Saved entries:
#####

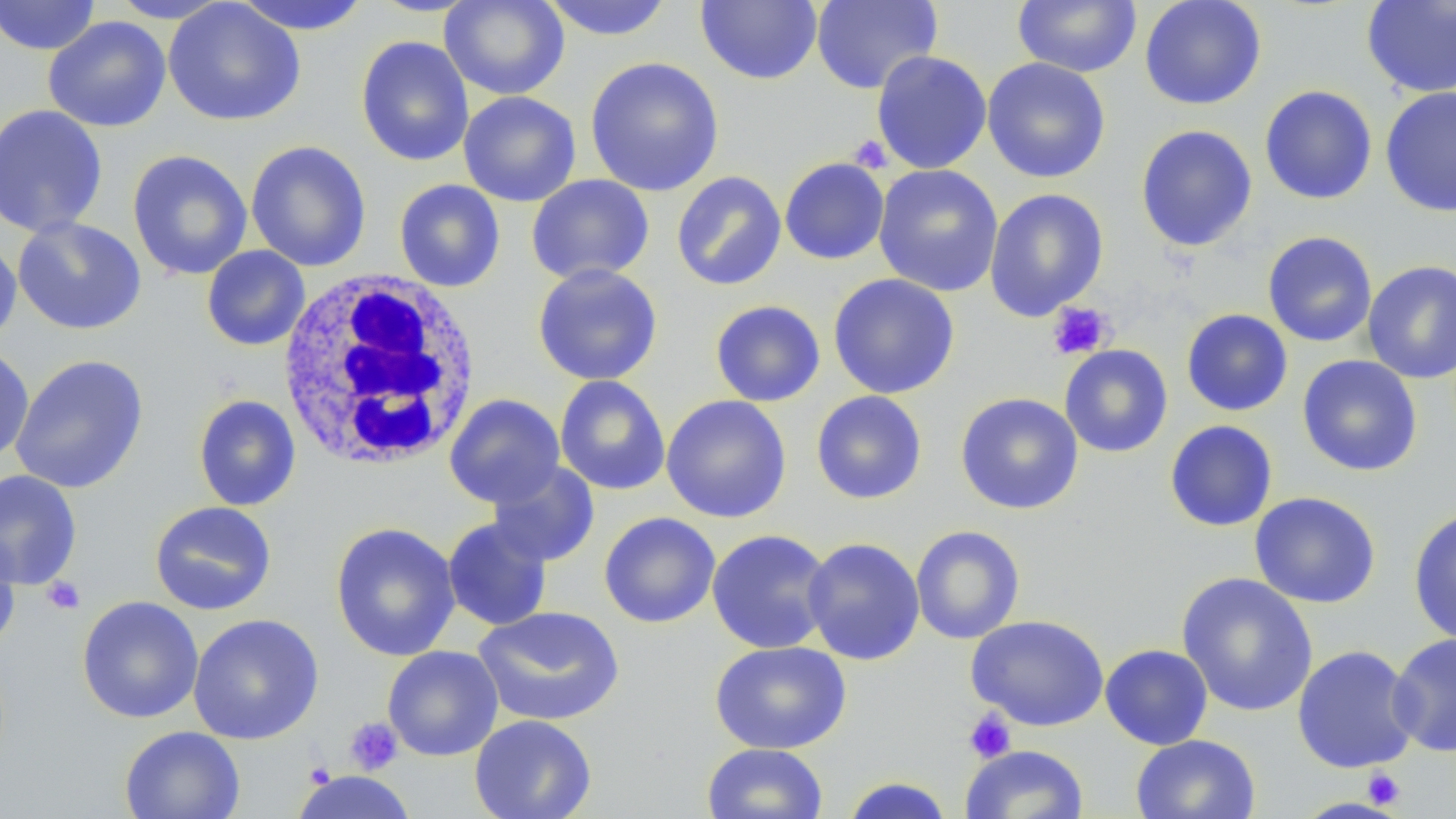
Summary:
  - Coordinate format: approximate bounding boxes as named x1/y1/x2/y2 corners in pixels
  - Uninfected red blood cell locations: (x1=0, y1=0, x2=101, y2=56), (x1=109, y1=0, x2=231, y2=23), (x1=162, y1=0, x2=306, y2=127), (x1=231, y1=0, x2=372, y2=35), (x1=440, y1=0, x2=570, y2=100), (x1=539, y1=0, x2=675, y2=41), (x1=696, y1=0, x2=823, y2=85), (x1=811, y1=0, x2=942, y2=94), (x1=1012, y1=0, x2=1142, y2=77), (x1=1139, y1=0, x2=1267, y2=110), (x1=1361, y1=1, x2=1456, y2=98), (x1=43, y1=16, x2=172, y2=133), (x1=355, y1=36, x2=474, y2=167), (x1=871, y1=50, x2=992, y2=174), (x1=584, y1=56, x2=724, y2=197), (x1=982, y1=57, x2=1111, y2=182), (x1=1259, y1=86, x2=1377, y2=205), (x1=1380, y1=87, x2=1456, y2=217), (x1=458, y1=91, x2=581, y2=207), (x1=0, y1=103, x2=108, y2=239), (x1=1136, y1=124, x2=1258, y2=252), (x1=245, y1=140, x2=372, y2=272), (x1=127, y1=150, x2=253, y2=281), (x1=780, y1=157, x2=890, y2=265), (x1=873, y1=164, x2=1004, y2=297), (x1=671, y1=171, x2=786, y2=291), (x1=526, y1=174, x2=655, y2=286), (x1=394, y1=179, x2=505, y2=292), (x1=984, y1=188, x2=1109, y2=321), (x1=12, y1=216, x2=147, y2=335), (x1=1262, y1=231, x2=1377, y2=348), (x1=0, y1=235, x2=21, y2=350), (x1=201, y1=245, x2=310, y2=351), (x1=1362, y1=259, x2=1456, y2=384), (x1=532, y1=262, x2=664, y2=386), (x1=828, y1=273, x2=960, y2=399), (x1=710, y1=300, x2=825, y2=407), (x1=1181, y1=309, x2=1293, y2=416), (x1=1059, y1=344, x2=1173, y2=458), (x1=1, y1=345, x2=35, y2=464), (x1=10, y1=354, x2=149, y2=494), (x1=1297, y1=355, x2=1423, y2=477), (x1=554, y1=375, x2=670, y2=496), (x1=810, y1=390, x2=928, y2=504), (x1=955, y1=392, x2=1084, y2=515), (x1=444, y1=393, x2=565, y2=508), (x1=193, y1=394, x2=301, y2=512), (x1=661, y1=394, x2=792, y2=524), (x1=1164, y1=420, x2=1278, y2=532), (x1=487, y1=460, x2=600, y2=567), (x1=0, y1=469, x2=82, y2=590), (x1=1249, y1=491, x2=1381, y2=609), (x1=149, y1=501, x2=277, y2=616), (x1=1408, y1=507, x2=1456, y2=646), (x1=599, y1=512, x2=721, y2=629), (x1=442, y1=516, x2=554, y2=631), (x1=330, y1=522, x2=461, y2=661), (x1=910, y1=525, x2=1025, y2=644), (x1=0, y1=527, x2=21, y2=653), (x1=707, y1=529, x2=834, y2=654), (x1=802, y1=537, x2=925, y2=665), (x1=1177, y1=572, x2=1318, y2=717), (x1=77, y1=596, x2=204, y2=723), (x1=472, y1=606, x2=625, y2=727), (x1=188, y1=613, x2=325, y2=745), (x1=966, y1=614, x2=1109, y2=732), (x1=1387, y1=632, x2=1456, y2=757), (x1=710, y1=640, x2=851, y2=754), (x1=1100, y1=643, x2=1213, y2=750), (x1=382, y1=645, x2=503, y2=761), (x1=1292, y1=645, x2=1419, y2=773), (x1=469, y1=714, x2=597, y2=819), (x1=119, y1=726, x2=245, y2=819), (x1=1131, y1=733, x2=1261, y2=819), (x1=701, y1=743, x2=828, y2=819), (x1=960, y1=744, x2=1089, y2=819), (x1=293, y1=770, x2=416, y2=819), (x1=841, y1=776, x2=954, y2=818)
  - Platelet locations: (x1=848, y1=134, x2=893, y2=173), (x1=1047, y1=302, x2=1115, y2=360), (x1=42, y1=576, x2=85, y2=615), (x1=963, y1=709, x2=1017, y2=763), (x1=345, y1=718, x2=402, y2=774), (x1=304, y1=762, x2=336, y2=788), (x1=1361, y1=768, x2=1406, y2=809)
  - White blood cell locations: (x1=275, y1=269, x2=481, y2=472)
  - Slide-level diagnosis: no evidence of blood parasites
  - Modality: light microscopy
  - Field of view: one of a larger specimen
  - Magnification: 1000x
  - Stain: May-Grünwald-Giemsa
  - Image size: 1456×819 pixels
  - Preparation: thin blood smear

#####

[WHAT THE TASK REQUIRES]:
Print out every entry above without changing a word, and leave out the pictures.

[EXERCISE ANSWER]:
Summary:
  - Coordinate format: approximate bounding boxes as named x1/y1/x2/y2 corners in pixels
  - Uninfected red blood cell locations: (x1=0, y1=0, x2=101, y2=56), (x1=109, y1=0, x2=231, y2=23), (x1=162, y1=0, x2=306, y2=127), (x1=231, y1=0, x2=372, y2=35), (x1=440, y1=0, x2=570, y2=100), (x1=539, y1=0, x2=675, y2=41), (x1=696, y1=0, x2=823, y2=85), (x1=811, y1=0, x2=942, y2=94), (x1=1012, y1=0, x2=1142, y2=77), (x1=1139, y1=0, x2=1267, y2=110), (x1=1361, y1=1, x2=1456, y2=98), (x1=43, y1=16, x2=172, y2=133), (x1=355, y1=36, x2=474, y2=167), (x1=871, y1=50, x2=992, y2=174), (x1=584, y1=56, x2=724, y2=197), (x1=982, y1=57, x2=1111, y2=182), (x1=1259, y1=86, x2=1377, y2=205), (x1=1380, y1=87, x2=1456, y2=217), (x1=458, y1=91, x2=581, y2=207), (x1=0, y1=103, x2=108, y2=239), (x1=1136, y1=124, x2=1258, y2=252), (x1=245, y1=140, x2=372, y2=272), (x1=127, y1=150, x2=253, y2=281), (x1=780, y1=157, x2=890, y2=265), (x1=873, y1=164, x2=1004, y2=297), (x1=671, y1=171, x2=786, y2=291), (x1=526, y1=174, x2=655, y2=286), (x1=394, y1=179, x2=505, y2=292), (x1=984, y1=188, x2=1109, y2=321), (x1=12, y1=216, x2=147, y2=335), (x1=1262, y1=231, x2=1377, y2=348), (x1=0, y1=235, x2=21, y2=350), (x1=201, y1=245, x2=310, y2=351), (x1=1362, y1=259, x2=1456, y2=384), (x1=532, y1=262, x2=664, y2=386), (x1=828, y1=273, x2=960, y2=399), (x1=710, y1=300, x2=825, y2=407), (x1=1181, y1=309, x2=1293, y2=416), (x1=1059, y1=344, x2=1173, y2=458), (x1=1, y1=345, x2=35, y2=464), (x1=10, y1=354, x2=149, y2=494), (x1=1297, y1=355, x2=1423, y2=477), (x1=554, y1=375, x2=670, y2=496), (x1=810, y1=390, x2=928, y2=504), (x1=955, y1=392, x2=1084, y2=515), (x1=444, y1=393, x2=565, y2=508), (x1=193, y1=394, x2=301, y2=512), (x1=661, y1=394, x2=792, y2=524), (x1=1164, y1=420, x2=1278, y2=532), (x1=487, y1=460, x2=600, y2=567), (x1=0, y1=469, x2=82, y2=590), (x1=1249, y1=491, x2=1381, y2=609), (x1=149, y1=501, x2=277, y2=616), (x1=1408, y1=507, x2=1456, y2=646), (x1=599, y1=512, x2=721, y2=629), (x1=442, y1=516, x2=554, y2=631), (x1=330, y1=522, x2=461, y2=661), (x1=910, y1=525, x2=1025, y2=644), (x1=0, y1=527, x2=21, y2=653), (x1=707, y1=529, x2=834, y2=654), (x1=802, y1=537, x2=925, y2=665), (x1=1177, y1=572, x2=1318, y2=717), (x1=77, y1=596, x2=204, y2=723), (x1=472, y1=606, x2=625, y2=727), (x1=188, y1=613, x2=325, y2=745), (x1=966, y1=614, x2=1109, y2=732), (x1=1387, y1=632, x2=1456, y2=757), (x1=710, y1=640, x2=851, y2=754), (x1=1100, y1=643, x2=1213, y2=750), (x1=382, y1=645, x2=503, y2=761), (x1=1292, y1=645, x2=1419, y2=773), (x1=469, y1=714, x2=597, y2=819), (x1=119, y1=726, x2=245, y2=819), (x1=1131, y1=733, x2=1261, y2=819), (x1=701, y1=743, x2=828, y2=819), (x1=960, y1=744, x2=1089, y2=819), (x1=293, y1=770, x2=416, y2=819), (x1=841, y1=776, x2=954, y2=818)
  - Platelet locations: (x1=848, y1=134, x2=893, y2=173), (x1=1047, y1=302, x2=1115, y2=360), (x1=42, y1=576, x2=85, y2=615), (x1=963, y1=709, x2=1017, y2=763), (x1=345, y1=718, x2=402, y2=774), (x1=304, y1=762, x2=336, y2=788), (x1=1361, y1=768, x2=1406, y2=809)
  - White blood cell locations: (x1=275, y1=269, x2=481, y2=472)
  - Slide-level diagnosis: no evidence of blood parasites
  - Modality: light microscopy
  - Field of view: one of a larger specimen
  - Magnification: 1000x
  - Stain: May-Grünwald-Giemsa
  - Image size: 1456×819 pixels
  - Preparation: thin blood smear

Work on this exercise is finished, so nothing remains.